Witnessed a car slam into another stopped in traffic at a high rate of speed. The occupants of the car that did the slamming were partially ejected thru the windsheild and back into their seats. They both jumped out of their vehicle covered in blood.  I am surprised they were conscious.  

A 14 year old girl got ejected from the back of a mini van after a dispute between the driver and his mother. The mother had grabbed the wheel and the girl flew out of the back. She had signs of a major head injury and her R knee bone was visible after the skin was torn off. 

A motorcyclist and his passanger rear ended a car and were thrown into the back window of the car in front of them.


----------



## Airwaygoddess (Feb 16, 2007)

Dam..... I hate pedi trauma cases.  Are you doing o.k.?


----------



## firecoins (Feb 16, 2007)

I am doing great.  As far as I know the girl is fine today.  Her injuries were serious and potentially life threatening but I have every reason to believe she pulled through.  She got treated very quickly and was medivaced out to a level 1 trauma center.


----------



## Mercy4Angels (Feb 17, 2007)

ouch....had a rollover last night...all ok though.


----------



## mcaj0n (Feb 22, 2007)

i just passed my nremt and I really dont want to see any cases like this even though I know I will, how do I prepare for these scenarios, any suggestions guys, thanks in advance.


----------



## firecoins (Feb 22, 2007)

The best way to prepare for this is to make sure you work on the backboarding skills, you may need to put OPA in, NSAs are out, check your suction & O2 equipment.


----------



## Mercy4Angels (Feb 22, 2007)

99.99% of the time around here the medics are already there, fire is on scene and police are there first. We are volunteer so BLS is there last. by the time we get there the patients are out of the wreck and medics are working on them. once in a while we get there b4 medics but thats rare since medics are paid and always available.


----------



## firecoins (Feb 22, 2007)

Mercy4Angels said:


> 99.99% of the time around here the medics are already there, fire is on scene and police are there first.
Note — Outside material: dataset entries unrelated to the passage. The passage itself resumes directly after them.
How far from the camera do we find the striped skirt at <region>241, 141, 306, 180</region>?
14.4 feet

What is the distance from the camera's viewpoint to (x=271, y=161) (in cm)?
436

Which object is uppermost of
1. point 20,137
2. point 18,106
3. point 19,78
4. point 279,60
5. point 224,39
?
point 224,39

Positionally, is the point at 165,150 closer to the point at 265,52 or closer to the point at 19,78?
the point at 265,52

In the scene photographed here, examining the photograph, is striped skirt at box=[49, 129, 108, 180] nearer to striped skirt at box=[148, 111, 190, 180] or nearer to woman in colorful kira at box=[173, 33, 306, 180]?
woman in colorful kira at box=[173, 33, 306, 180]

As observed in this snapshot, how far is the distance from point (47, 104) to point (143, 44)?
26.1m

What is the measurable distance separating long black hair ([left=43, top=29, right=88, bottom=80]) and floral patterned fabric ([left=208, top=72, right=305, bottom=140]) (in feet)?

We are volunteer so BLS is there last. by the time we get there the patients are out of the wreck and medics are working on them. once in a while we get there b4 medics but thats rare since medics are paid and always available.



its the same in my system but you should never be medic dependant.  Airways, Breathing and Circulation.  Any ejection, your getting severe head injuries and spinal injuries.  Automatically your going to have this guy backboarded on high O2, possibly an OPA with suction ready. Youll be bagging if he isn't breathing with major bleeding bandaged. In the rig, you will expose for further injuries looking for internal bleeding and chest trauma.


----------



## premedtim (Feb 23, 2007)

Last class my instructors commented on a passenger vs. train call they had a couple years ago where this genius decided it'd be a good idea to go 100+ mph down the road, go past the guard rails (which were down since a train was coming obviously) and apparently saw the train at the last second, tried to turn, there was some gravel on the road and he dropped the bike & kept skidding and came to stop on the tracks....both legs severed, one foot was completely degloved so the skin from it was about six feet from the foot it was originally on, and yeah there were just pieces of him everywhere. 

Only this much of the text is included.